• **TASK TO COMPLETE**:
Rewrite the entries starting at the line that contains "Positionally speaking, is" and ending with the last entry, changing "rock face" to "boulder" and leaving everything else the same. Leave the pictures out of your answer.

• **EXTRACTED RECORDS**:
....
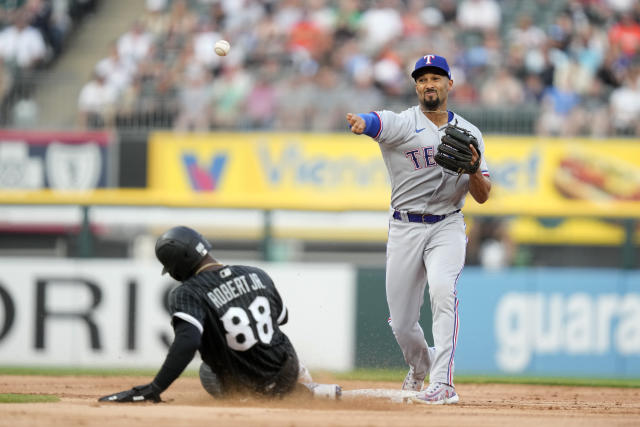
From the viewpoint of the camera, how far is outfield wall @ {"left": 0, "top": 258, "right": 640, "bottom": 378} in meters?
10.1

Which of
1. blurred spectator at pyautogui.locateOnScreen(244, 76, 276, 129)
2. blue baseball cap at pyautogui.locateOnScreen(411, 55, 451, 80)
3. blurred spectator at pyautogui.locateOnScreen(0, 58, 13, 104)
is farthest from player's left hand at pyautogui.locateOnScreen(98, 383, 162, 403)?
blurred spectator at pyautogui.locateOnScreen(0, 58, 13, 104)

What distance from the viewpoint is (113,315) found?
401 inches

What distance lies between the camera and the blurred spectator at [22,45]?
1727 centimetres

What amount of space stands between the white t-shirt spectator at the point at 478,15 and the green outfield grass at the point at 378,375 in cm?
770

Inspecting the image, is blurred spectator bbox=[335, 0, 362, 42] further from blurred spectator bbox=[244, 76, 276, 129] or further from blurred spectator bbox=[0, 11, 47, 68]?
blurred spectator bbox=[0, 11, 47, 68]

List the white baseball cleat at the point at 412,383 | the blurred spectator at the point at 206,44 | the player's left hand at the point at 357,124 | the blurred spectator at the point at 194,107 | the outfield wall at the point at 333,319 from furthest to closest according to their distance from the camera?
the blurred spectator at the point at 206,44 < the blurred spectator at the point at 194,107 < the outfield wall at the point at 333,319 < the white baseball cleat at the point at 412,383 < the player's left hand at the point at 357,124

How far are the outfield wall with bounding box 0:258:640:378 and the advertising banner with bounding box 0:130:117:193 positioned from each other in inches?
216

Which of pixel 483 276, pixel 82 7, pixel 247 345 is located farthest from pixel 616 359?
pixel 82 7

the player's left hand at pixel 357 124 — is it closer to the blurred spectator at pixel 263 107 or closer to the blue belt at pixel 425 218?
the blue belt at pixel 425 218

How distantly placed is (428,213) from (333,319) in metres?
3.34

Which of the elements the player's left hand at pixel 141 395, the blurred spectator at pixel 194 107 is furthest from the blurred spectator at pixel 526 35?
the player's left hand at pixel 141 395

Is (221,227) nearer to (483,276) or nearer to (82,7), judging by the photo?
(483,276)

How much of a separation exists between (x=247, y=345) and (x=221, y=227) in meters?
5.20

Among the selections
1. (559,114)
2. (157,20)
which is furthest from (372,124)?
(157,20)
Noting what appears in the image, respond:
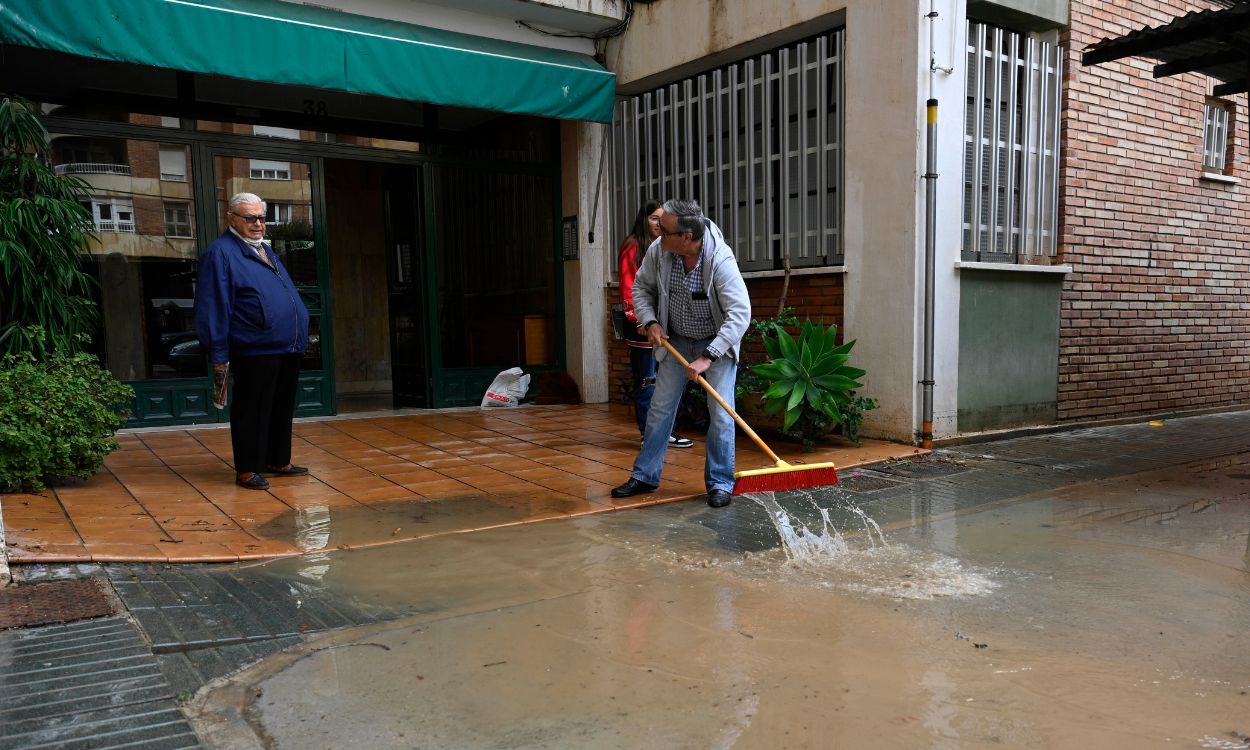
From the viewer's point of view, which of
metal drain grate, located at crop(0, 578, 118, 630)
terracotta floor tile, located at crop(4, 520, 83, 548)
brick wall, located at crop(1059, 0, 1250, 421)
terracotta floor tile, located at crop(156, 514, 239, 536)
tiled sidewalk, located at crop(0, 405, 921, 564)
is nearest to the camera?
metal drain grate, located at crop(0, 578, 118, 630)

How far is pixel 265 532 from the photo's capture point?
428 centimetres

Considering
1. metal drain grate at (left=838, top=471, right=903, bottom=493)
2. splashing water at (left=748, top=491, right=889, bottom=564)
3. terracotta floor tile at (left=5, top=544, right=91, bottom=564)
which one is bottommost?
metal drain grate at (left=838, top=471, right=903, bottom=493)

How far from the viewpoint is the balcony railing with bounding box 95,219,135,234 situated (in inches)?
280

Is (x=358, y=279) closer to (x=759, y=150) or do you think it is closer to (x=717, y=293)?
(x=759, y=150)

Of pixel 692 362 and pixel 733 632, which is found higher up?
pixel 692 362

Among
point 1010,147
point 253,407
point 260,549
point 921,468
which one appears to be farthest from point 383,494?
point 1010,147

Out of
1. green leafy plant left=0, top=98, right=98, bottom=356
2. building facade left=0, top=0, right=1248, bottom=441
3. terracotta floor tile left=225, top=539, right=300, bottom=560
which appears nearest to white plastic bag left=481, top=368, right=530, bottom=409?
building facade left=0, top=0, right=1248, bottom=441

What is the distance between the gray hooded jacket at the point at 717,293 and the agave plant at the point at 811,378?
140 cm

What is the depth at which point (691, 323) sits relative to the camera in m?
5.00

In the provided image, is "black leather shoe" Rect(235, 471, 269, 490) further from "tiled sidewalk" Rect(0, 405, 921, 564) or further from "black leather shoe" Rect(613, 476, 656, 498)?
"black leather shoe" Rect(613, 476, 656, 498)

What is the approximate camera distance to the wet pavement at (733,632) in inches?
91.5

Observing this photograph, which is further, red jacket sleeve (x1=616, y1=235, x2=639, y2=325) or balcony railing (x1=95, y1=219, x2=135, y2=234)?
balcony railing (x1=95, y1=219, x2=135, y2=234)

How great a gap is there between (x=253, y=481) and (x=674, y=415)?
2548 mm

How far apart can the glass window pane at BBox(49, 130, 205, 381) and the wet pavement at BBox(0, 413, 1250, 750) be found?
4.33m
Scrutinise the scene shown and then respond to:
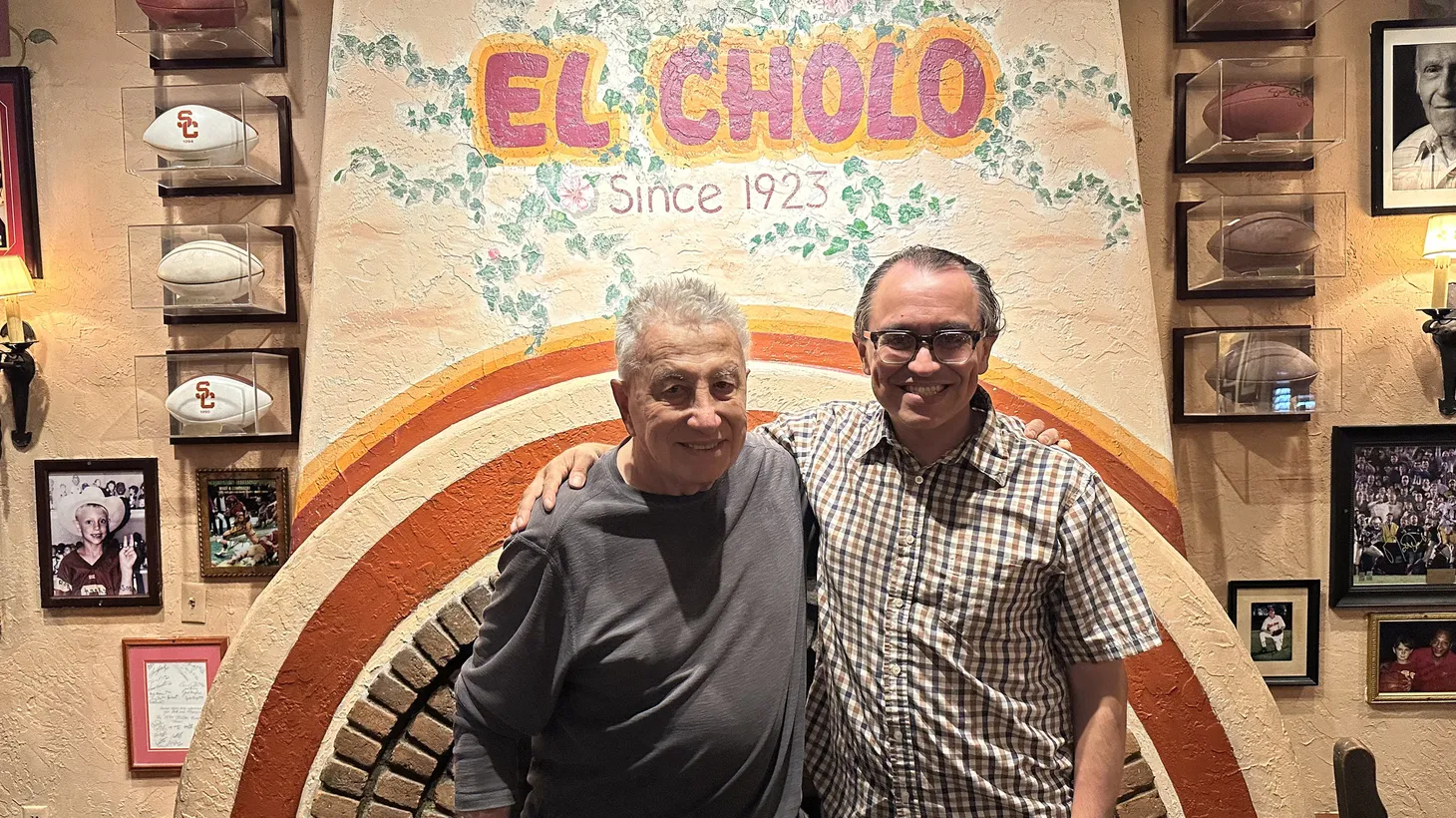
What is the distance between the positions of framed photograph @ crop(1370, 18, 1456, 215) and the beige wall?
39 millimetres

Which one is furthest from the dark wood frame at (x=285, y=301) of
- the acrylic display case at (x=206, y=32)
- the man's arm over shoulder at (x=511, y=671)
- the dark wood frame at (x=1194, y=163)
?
the dark wood frame at (x=1194, y=163)

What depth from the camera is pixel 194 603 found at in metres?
2.93

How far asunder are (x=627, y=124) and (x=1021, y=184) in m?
1.07

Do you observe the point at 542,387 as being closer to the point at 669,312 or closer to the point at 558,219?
the point at 558,219

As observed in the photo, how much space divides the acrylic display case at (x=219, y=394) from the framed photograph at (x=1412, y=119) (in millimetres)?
3489

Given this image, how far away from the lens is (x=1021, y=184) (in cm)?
242

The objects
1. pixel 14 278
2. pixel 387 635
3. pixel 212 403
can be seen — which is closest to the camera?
pixel 387 635

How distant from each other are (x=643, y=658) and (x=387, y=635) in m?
1.10

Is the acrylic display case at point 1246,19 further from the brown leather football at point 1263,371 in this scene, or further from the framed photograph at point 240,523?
the framed photograph at point 240,523

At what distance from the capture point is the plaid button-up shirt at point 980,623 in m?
1.56

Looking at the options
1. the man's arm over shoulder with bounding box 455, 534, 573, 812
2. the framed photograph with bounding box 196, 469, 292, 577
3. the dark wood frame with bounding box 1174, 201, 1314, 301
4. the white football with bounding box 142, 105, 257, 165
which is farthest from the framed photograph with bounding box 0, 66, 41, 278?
the dark wood frame with bounding box 1174, 201, 1314, 301

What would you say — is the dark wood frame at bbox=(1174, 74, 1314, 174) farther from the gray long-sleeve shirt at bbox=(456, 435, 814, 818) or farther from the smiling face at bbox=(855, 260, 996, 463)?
the gray long-sleeve shirt at bbox=(456, 435, 814, 818)

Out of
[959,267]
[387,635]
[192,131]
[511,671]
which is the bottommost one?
[387,635]

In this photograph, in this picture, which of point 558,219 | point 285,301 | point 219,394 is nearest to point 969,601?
point 558,219
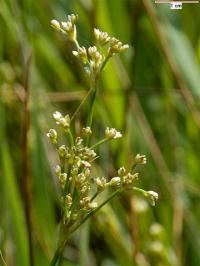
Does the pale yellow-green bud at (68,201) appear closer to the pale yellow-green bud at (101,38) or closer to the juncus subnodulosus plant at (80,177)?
the juncus subnodulosus plant at (80,177)

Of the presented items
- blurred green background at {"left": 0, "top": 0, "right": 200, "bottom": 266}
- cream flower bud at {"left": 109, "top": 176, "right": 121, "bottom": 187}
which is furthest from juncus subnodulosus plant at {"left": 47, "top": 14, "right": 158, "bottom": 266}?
blurred green background at {"left": 0, "top": 0, "right": 200, "bottom": 266}

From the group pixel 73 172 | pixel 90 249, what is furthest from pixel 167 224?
pixel 73 172

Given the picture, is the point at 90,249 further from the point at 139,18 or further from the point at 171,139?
the point at 139,18

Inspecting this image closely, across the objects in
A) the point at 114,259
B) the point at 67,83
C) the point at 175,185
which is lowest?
the point at 114,259

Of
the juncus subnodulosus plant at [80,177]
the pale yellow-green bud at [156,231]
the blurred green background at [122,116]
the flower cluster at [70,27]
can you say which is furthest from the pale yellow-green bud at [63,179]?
the pale yellow-green bud at [156,231]

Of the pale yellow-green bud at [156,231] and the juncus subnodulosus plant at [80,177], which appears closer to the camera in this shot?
the juncus subnodulosus plant at [80,177]

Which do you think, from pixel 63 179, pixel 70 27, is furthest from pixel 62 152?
pixel 70 27

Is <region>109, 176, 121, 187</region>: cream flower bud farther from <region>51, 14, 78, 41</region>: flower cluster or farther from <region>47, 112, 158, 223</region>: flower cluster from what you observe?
<region>51, 14, 78, 41</region>: flower cluster

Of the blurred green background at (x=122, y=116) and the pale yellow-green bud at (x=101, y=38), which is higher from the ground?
the pale yellow-green bud at (x=101, y=38)
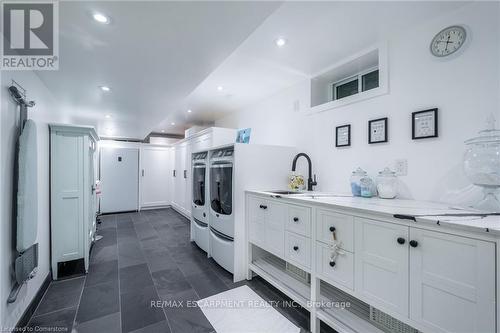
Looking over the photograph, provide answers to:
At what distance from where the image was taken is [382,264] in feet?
4.03

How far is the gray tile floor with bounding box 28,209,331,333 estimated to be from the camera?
5.62 feet

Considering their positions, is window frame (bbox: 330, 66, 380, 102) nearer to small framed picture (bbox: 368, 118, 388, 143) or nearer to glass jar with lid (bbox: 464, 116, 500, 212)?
small framed picture (bbox: 368, 118, 388, 143)

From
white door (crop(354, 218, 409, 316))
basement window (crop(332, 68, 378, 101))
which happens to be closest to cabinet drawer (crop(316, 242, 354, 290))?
white door (crop(354, 218, 409, 316))

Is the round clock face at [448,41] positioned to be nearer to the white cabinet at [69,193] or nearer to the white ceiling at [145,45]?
the white ceiling at [145,45]

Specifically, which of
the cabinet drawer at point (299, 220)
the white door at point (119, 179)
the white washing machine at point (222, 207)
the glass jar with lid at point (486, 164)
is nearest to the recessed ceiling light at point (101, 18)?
the white washing machine at point (222, 207)

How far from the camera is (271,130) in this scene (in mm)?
3471

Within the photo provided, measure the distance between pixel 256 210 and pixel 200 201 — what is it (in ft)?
4.13

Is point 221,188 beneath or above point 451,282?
above

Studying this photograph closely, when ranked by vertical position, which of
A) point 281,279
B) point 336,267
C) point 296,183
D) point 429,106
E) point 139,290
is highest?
point 429,106

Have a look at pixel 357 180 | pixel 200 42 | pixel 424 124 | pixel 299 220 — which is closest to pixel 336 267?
pixel 299 220

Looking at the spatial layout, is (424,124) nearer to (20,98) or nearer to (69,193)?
(20,98)

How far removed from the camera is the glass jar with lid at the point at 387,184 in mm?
1835

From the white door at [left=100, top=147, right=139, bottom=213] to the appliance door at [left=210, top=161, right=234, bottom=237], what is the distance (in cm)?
424

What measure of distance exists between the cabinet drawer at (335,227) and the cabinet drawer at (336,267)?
2.3 inches
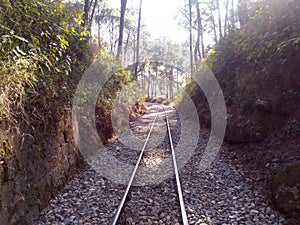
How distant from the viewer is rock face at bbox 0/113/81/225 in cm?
362

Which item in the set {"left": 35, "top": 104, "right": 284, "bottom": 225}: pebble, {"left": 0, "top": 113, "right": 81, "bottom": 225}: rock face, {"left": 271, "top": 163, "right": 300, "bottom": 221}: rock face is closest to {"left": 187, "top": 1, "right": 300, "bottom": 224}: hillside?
{"left": 271, "top": 163, "right": 300, "bottom": 221}: rock face

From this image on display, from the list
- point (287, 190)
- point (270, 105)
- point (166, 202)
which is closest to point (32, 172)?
point (166, 202)

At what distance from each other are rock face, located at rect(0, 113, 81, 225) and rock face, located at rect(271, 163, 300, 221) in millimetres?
3928

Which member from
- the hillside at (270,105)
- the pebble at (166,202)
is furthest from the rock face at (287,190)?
the pebble at (166,202)

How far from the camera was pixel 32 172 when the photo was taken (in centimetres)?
432

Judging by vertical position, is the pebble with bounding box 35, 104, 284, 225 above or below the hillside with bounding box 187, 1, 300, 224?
below

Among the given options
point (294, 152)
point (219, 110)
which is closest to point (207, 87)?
point (219, 110)

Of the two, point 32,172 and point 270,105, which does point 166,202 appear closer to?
point 32,172

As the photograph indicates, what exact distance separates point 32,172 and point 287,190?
4.22 meters

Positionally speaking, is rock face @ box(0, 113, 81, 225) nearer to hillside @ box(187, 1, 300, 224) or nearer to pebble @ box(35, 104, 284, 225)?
pebble @ box(35, 104, 284, 225)

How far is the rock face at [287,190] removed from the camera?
13.1 ft

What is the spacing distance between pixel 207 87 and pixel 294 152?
8.69 m

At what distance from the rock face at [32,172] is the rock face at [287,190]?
3.93 meters

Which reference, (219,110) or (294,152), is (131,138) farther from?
(294,152)
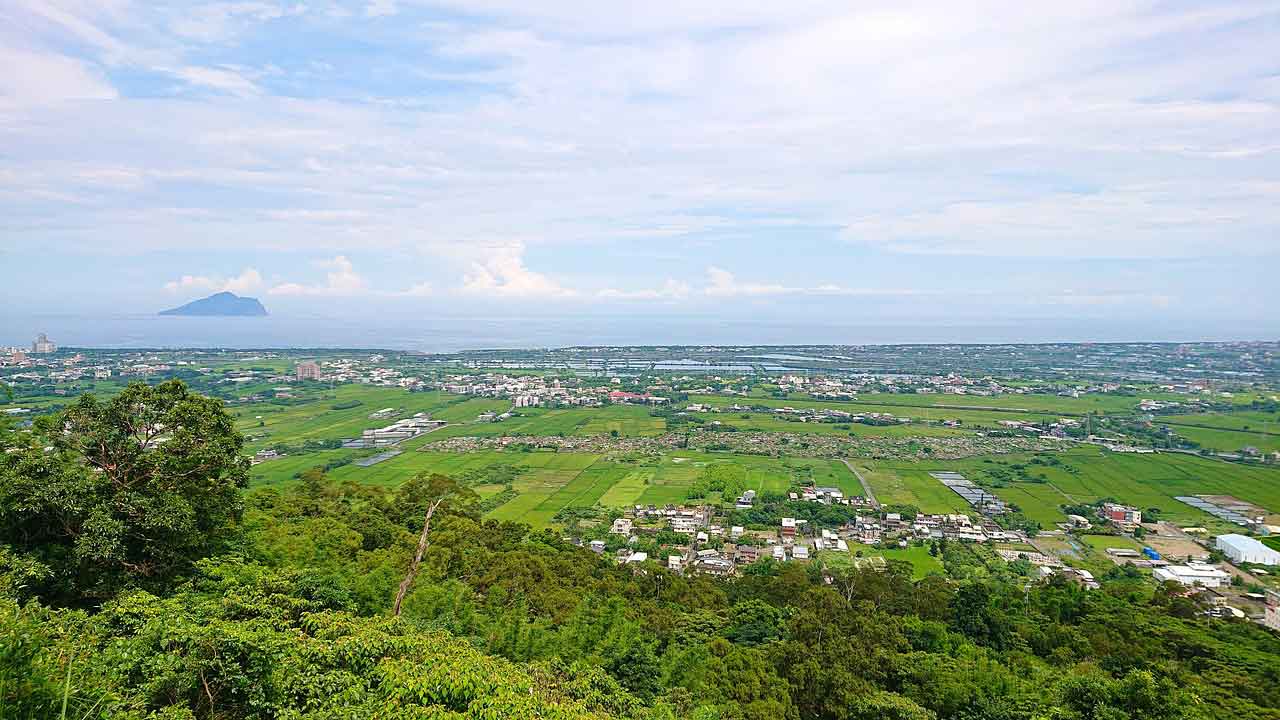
....
• **RESULT FOR THIS TASK**:
Positionally speaking, is boulder @ box(0, 113, 81, 225) nearer to hillside @ box(187, 1, 300, 224) or nearer to pebble @ box(35, 104, 284, 225)?
pebble @ box(35, 104, 284, 225)

How far is the boulder at [287,190] removed from the camera?
13.1 ft

What is the spacing distance between pixel 207 87 and pixel 294 152?
8.69 m

At what distance from the boulder at [32,172] is the boulder at [287,190]?
3.93 meters

Which reference, (219,110) or (294,152), is (131,138) farther from?
(294,152)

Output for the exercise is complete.